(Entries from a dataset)
══════════

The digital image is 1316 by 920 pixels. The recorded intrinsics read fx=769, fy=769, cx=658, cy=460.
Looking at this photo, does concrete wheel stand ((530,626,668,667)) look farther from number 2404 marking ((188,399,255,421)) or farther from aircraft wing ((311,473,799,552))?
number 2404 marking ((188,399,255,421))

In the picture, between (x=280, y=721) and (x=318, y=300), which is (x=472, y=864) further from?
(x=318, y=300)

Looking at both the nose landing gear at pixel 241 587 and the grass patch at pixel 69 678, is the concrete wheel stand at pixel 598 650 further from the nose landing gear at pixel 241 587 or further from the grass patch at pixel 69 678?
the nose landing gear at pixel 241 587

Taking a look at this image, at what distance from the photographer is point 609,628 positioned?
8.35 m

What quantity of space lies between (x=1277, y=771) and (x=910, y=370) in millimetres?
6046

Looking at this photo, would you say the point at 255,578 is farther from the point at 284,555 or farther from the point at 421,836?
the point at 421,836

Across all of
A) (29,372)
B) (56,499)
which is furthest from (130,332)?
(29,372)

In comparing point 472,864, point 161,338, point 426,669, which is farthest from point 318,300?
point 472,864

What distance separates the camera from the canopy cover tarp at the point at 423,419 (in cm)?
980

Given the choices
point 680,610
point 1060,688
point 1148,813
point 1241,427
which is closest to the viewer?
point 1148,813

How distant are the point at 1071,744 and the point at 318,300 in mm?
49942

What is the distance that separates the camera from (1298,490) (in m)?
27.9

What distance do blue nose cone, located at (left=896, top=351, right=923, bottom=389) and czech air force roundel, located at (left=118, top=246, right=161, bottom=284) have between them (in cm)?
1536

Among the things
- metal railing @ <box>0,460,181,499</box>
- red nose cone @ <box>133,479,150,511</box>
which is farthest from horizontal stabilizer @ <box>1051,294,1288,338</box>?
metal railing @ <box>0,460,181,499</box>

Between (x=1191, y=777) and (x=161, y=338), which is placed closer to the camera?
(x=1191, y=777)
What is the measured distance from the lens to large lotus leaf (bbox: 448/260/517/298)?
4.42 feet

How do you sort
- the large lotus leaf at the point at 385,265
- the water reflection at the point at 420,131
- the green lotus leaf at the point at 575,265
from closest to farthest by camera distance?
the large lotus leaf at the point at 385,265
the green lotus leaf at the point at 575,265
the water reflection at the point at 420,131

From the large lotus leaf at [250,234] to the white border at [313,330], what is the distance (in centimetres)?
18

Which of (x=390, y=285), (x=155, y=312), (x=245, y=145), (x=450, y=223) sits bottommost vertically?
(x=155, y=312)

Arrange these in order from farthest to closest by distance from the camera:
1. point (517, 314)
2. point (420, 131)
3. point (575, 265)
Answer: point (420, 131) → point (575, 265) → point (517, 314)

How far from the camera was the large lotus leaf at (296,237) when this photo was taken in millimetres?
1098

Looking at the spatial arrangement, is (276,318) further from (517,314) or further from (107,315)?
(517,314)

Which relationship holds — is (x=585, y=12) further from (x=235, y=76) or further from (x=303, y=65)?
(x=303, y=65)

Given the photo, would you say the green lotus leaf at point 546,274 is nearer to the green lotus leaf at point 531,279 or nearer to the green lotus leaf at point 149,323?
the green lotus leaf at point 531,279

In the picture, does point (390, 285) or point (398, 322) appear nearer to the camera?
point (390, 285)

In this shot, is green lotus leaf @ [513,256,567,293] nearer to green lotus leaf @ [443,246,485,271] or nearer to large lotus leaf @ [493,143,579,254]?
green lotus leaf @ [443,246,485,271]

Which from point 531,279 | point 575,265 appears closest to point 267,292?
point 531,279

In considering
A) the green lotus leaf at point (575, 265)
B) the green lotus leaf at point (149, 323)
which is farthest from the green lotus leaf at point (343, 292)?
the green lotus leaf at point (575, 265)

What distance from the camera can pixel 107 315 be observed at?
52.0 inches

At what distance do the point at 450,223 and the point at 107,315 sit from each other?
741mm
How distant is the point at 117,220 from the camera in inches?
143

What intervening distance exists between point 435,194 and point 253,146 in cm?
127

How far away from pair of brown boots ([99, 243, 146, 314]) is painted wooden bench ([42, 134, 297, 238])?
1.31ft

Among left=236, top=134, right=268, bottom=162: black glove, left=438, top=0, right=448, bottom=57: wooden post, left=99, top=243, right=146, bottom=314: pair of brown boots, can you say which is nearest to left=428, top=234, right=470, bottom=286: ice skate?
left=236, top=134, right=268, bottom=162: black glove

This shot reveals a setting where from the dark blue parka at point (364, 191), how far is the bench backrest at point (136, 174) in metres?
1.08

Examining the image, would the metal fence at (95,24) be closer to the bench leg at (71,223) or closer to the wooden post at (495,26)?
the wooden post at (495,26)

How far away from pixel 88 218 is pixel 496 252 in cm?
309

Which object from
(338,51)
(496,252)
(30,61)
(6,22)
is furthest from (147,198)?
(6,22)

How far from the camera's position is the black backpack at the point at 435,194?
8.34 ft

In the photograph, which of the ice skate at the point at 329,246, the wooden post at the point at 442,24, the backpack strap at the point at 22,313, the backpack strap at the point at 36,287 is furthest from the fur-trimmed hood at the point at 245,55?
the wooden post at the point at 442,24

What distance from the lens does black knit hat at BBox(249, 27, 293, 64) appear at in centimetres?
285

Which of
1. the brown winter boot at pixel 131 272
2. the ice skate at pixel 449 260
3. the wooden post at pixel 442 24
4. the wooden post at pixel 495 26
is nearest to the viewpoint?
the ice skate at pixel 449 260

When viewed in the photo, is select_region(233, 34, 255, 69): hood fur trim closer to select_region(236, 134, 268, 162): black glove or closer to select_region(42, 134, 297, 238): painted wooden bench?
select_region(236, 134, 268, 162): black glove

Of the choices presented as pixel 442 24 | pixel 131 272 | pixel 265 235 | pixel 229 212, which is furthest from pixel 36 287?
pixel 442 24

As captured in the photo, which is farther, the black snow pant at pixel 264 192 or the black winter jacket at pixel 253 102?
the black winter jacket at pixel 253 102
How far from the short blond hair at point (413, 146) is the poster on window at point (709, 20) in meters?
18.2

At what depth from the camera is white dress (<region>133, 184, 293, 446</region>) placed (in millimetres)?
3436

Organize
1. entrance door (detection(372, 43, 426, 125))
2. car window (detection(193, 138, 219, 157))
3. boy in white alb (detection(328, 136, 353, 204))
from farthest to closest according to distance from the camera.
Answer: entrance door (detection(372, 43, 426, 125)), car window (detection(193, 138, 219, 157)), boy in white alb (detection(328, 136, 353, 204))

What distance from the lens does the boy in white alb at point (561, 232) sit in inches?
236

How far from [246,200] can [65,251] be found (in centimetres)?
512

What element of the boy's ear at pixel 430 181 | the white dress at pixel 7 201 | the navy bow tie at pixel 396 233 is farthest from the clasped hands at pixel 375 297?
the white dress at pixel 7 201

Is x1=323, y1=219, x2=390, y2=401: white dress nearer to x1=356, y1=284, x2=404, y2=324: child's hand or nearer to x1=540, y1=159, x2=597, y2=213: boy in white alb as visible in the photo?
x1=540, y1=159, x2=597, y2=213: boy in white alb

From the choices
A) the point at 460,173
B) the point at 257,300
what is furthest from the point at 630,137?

══════════

Instructions to follow =
Change "choices" to "options" everywhere from the line containing "Of the choices" down to the end of the entries, and give those lines back with nothing else altered.

Reply to the task =
Of the options presented as pixel 442 24 | pixel 131 272 | pixel 265 235 | pixel 229 212, which is furthest from pixel 36 287?
pixel 442 24

As captured in the photo, which is farther, the black snow pant at pixel 264 192 or the black winter jacket at pixel 253 102?
the black winter jacket at pixel 253 102
How far from the short blond hair at point (413, 146) is the poster on window at point (709, 20) in meters?
18.2

At what depth from the camera is white dress (<region>133, 184, 293, 446</region>) placed (in millimetres)?
3436

Organize
1. entrance door (detection(372, 43, 426, 125))
2. car window (detection(193, 138, 219, 157))
3. boy in white alb (detection(328, 136, 353, 204))
from farthest to closest according to distance from the camera.
Answer: entrance door (detection(372, 43, 426, 125)), car window (detection(193, 138, 219, 157)), boy in white alb (detection(328, 136, 353, 204))

What distance from the lens does the boy in white alb at point (561, 232) sit in inches?
236

How far from [246,200] can [65,251] be found (in centimetres)?
512

What element of the boy's ear at pixel 430 181 | the white dress at pixel 7 201 | the navy bow tie at pixel 396 233 is farthest from the clasped hands at pixel 375 297?
the white dress at pixel 7 201

Is x1=323, y1=219, x2=390, y2=401: white dress nearer to x1=356, y1=284, x2=404, y2=324: child's hand or nearer to x1=540, y1=159, x2=597, y2=213: boy in white alb as visible in the photo?
x1=540, y1=159, x2=597, y2=213: boy in white alb

From the options
A) the point at 460,173
B) the point at 257,300
what is furthest from the point at 630,137?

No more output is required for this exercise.